*WRITTEN EXERCISE*
Could you print all the entries exactly?
--
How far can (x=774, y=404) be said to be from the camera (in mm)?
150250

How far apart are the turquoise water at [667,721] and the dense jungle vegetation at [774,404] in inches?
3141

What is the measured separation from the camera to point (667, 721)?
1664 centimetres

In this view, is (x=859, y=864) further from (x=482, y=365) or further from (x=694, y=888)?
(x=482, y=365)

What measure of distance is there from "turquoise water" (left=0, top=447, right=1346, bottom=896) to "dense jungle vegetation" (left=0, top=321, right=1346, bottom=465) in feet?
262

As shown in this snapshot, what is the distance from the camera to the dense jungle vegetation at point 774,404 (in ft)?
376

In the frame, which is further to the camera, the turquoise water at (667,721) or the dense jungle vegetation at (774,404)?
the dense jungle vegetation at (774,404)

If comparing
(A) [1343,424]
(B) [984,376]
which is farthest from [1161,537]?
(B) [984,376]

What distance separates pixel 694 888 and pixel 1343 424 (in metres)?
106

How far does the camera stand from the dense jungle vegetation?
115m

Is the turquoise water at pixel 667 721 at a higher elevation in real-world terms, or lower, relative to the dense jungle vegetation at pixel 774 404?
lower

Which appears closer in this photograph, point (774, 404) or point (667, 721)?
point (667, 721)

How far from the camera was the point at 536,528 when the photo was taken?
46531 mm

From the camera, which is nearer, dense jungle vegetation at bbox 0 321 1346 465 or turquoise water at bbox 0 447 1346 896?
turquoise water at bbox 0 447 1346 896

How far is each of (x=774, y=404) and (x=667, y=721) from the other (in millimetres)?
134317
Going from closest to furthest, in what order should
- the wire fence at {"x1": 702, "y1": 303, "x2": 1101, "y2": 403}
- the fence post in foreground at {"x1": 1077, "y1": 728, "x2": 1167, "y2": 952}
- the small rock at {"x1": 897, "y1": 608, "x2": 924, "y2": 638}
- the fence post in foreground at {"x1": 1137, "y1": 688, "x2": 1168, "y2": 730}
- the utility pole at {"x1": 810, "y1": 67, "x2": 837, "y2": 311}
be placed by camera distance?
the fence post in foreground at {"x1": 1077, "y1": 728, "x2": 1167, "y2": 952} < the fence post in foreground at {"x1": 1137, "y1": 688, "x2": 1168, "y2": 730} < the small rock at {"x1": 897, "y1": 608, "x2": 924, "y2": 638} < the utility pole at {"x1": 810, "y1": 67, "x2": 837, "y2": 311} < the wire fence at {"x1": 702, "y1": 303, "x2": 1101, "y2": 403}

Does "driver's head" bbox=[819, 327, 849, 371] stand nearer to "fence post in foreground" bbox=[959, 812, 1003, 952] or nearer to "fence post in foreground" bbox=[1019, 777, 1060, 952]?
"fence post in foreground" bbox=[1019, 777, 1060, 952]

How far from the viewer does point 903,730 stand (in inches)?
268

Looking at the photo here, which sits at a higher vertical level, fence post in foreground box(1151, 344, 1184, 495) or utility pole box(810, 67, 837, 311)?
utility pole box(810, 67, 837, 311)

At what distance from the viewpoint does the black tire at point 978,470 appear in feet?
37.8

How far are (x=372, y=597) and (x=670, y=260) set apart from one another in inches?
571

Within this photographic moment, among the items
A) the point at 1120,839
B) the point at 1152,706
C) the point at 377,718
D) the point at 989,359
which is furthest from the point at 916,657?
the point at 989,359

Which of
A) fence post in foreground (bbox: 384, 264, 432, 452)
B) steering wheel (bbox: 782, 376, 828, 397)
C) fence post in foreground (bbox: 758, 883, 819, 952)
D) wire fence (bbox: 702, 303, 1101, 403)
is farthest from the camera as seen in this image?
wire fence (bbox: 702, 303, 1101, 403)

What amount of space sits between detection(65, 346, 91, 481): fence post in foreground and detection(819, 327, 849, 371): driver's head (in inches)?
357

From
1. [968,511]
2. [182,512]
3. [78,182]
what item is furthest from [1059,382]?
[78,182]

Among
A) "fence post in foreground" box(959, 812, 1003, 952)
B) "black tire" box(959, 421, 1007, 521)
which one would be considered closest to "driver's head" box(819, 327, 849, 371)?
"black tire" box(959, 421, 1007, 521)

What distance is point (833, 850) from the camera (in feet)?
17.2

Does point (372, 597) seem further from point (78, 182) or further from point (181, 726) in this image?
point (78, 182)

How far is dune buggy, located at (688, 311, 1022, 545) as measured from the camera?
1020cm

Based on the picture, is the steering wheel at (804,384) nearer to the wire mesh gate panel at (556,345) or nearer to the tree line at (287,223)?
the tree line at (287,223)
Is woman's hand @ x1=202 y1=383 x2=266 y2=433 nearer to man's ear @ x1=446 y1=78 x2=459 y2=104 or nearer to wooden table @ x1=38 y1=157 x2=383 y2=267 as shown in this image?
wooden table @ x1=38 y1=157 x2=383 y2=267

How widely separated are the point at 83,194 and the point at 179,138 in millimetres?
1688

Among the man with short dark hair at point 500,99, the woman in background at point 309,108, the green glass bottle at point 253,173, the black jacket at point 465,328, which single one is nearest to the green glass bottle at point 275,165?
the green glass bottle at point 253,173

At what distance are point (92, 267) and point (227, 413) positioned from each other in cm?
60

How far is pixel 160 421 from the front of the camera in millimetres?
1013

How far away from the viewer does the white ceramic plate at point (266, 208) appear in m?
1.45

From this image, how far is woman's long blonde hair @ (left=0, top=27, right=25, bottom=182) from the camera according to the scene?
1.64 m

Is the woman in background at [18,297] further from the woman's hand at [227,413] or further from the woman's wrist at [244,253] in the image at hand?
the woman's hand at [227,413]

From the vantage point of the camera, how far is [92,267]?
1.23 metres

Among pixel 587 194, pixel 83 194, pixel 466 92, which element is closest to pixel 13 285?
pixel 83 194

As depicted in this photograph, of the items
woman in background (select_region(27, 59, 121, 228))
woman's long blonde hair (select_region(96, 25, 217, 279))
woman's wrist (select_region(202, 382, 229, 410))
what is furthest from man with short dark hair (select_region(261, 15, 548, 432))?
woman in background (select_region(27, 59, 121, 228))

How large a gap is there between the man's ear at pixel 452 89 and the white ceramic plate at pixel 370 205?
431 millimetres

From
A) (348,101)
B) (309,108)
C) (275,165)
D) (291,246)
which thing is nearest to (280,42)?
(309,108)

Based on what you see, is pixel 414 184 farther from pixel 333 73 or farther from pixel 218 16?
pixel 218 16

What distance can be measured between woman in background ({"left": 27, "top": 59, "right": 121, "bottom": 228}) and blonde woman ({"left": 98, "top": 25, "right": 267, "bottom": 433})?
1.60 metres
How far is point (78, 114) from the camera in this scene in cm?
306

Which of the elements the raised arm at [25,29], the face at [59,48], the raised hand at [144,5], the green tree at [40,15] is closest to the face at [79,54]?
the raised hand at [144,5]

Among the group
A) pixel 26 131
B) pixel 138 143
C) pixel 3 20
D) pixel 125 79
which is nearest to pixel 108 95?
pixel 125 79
--
*ANSWER IN FULL*
How far can (x=774, y=404) be said to be from the camera (in mm)?
150250

How far apart are the turquoise water at [667,721] and the dense jungle vegetation at [774,404] in inches?
3141

What is the measured separation from the camera to point (667, 721)?
1664 centimetres

In this view, is (x=859, y=864) further from (x=482, y=365) or further from (x=694, y=888)?
(x=482, y=365)

What measure of distance is there from "turquoise water" (left=0, top=447, right=1346, bottom=896) to "dense jungle vegetation" (left=0, top=321, right=1346, bottom=465) in feet?
262

As shown in this snapshot, what is the distance from the camera to the dense jungle vegetation at point 774,404 (in ft)?
376

In the frame, which is further to the camera, the turquoise water at (667,721) or the dense jungle vegetation at (774,404)?
the dense jungle vegetation at (774,404)

If comparing
(A) [1343,424]
(B) [984,376]
which is farthest from [1161,537]?
(B) [984,376]

What distance separates pixel 694 888 and pixel 1343 424 (in metres)?
106

How far does the camera stand from the dense jungle vegetation?
115m

Is the turquoise water at pixel 667 721 at a higher elevation in real-world terms, or lower, relative to the dense jungle vegetation at pixel 774 404?
lower

Which appears closer in this photograph, point (774, 404) or point (667, 721)?
point (667, 721)

How far from the camera was the point at 536,528 when the photo was taken?
46531 mm

From the camera, which is nearer, dense jungle vegetation at bbox 0 321 1346 465 or turquoise water at bbox 0 447 1346 896?
turquoise water at bbox 0 447 1346 896

How far is each of (x=774, y=404) and (x=667, y=721) from the other (in millimetres)?
134317
Going from closest to furthest, in what order should
- the wire fence at {"x1": 702, "y1": 303, "x2": 1101, "y2": 403}
- the fence post in foreground at {"x1": 1077, "y1": 728, "x2": 1167, "y2": 952}
- the small rock at {"x1": 897, "y1": 608, "x2": 924, "y2": 638}
- the fence post in foreground at {"x1": 1137, "y1": 688, "x2": 1168, "y2": 730}
- the utility pole at {"x1": 810, "y1": 67, "x2": 837, "y2": 311}
be placed by camera distance?
the fence post in foreground at {"x1": 1077, "y1": 728, "x2": 1167, "y2": 952} < the fence post in foreground at {"x1": 1137, "y1": 688, "x2": 1168, "y2": 730} < the small rock at {"x1": 897, "y1": 608, "x2": 924, "y2": 638} < the utility pole at {"x1": 810, "y1": 67, "x2": 837, "y2": 311} < the wire fence at {"x1": 702, "y1": 303, "x2": 1101, "y2": 403}

Does "driver's head" bbox=[819, 327, 849, 371] stand nearer to "fence post in foreground" bbox=[959, 812, 1003, 952] or nearer to "fence post in foreground" bbox=[1019, 777, 1060, 952]?
"fence post in foreground" bbox=[1019, 777, 1060, 952]

How far from the viewer does point 903,730 stand (in inches)?
268

Looking at the photo here, which sits at a higher vertical level, fence post in foreground box(1151, 344, 1184, 495) or utility pole box(810, 67, 837, 311)?
utility pole box(810, 67, 837, 311)

At what distance from the viewpoint does the black tire at point 978,470 appear in feet?
37.8

How far are (x=372, y=597) and (x=670, y=260) set apart from one another in inches?
571

Within this photographic moment, among the items
A) the point at 1120,839
B) the point at 1152,706
C) the point at 377,718
D) the point at 989,359
which is furthest from the point at 916,657?
the point at 989,359

Which of
A) fence post in foreground (bbox: 384, 264, 432, 452)
B) steering wheel (bbox: 782, 376, 828, 397)
C) fence post in foreground (bbox: 758, 883, 819, 952)
D) wire fence (bbox: 702, 303, 1101, 403)
is farthest from the camera as seen in this image?
wire fence (bbox: 702, 303, 1101, 403)

What amount of space sits between detection(65, 346, 91, 481): fence post in foreground and detection(819, 327, 849, 371): driver's head (in inches)?
357

From
1. [968,511]
2. [182,512]
3. [78,182]
what item is furthest from [1059,382]?
[78,182]

Among
A) "fence post in foreground" box(959, 812, 1003, 952)
B) "black tire" box(959, 421, 1007, 521)
which one would be considered closest to "driver's head" box(819, 327, 849, 371)?
"black tire" box(959, 421, 1007, 521)

What distance is point (833, 850) from the camera (in feet)?
17.2

Does point (372, 597) seem further from point (78, 182) or further from point (181, 726) in this image?
point (78, 182)

How far is dune buggy, located at (688, 311, 1022, 545) as measured from the camera?
1020cm

Based on the picture, is the steering wheel at (804,384) nearer to the wire mesh gate panel at (556,345) or nearer to the tree line at (287,223)?
the tree line at (287,223)
Is woman's hand @ x1=202 y1=383 x2=266 y2=433 nearer to man's ear @ x1=446 y1=78 x2=459 y2=104 or nearer to wooden table @ x1=38 y1=157 x2=383 y2=267 as shown in this image?
wooden table @ x1=38 y1=157 x2=383 y2=267

How widely separated are the point at 83,194 and the point at 179,138 in millimetres?
1688

Among the man with short dark hair at point 500,99, the woman in background at point 309,108, the green glass bottle at point 253,173, the black jacket at point 465,328, which single one is nearest to the green glass bottle at point 275,165?
the green glass bottle at point 253,173

At what distance are point (92, 267) and point (227, 413) positioned from each other in cm?
60

How far is pixel 160 421 from the front of the camera in millimetres?
1013

How far away from the viewer does the white ceramic plate at point (266, 208) appear in m?
1.45

From this image, how far is woman's long blonde hair @ (left=0, top=27, right=25, bottom=182) from the camera according to the scene?
1.64 m

Is the woman in background at [18,297] further from the woman's hand at [227,413] or further from the woman's wrist at [244,253] in the image at hand?
the woman's hand at [227,413]

From the vantage point of the camera, how far is [92,267]?
1.23 metres

Among pixel 587 194, pixel 83 194, pixel 466 92, which element is closest to pixel 13 285?
pixel 83 194

As depicted in this photograph, of the items
woman in background (select_region(27, 59, 121, 228))
woman's long blonde hair (select_region(96, 25, 217, 279))
woman's wrist (select_region(202, 382, 229, 410))
what is furthest from man with short dark hair (select_region(261, 15, 548, 432))?
woman in background (select_region(27, 59, 121, 228))

How large a gap is there between the man's ear at pixel 452 89 and the white ceramic plate at pixel 370 205?
431 millimetres

From
A) (348,101)
B) (309,108)
C) (275,165)
D) (291,246)
which thing is nearest to (280,42)?
(309,108)

Based on what you see, is pixel 414 184 farther from pixel 333 73 or farther from pixel 218 16?
pixel 218 16

What distance can be measured between woman in background ({"left": 27, "top": 59, "right": 121, "bottom": 228}) and blonde woman ({"left": 98, "top": 25, "right": 267, "bottom": 433})?
1.60 metres
How far is point (78, 114) from the camera in this scene in cm?
306

Which of the elements the raised arm at [25,29], the face at [59,48], the raised hand at [144,5], the green tree at [40,15] is closest to the face at [79,54]?
the raised hand at [144,5]

Among the group
A) pixel 26 131
B) pixel 138 143
C) pixel 3 20
D) pixel 125 79
which is nearest to pixel 108 95?
pixel 125 79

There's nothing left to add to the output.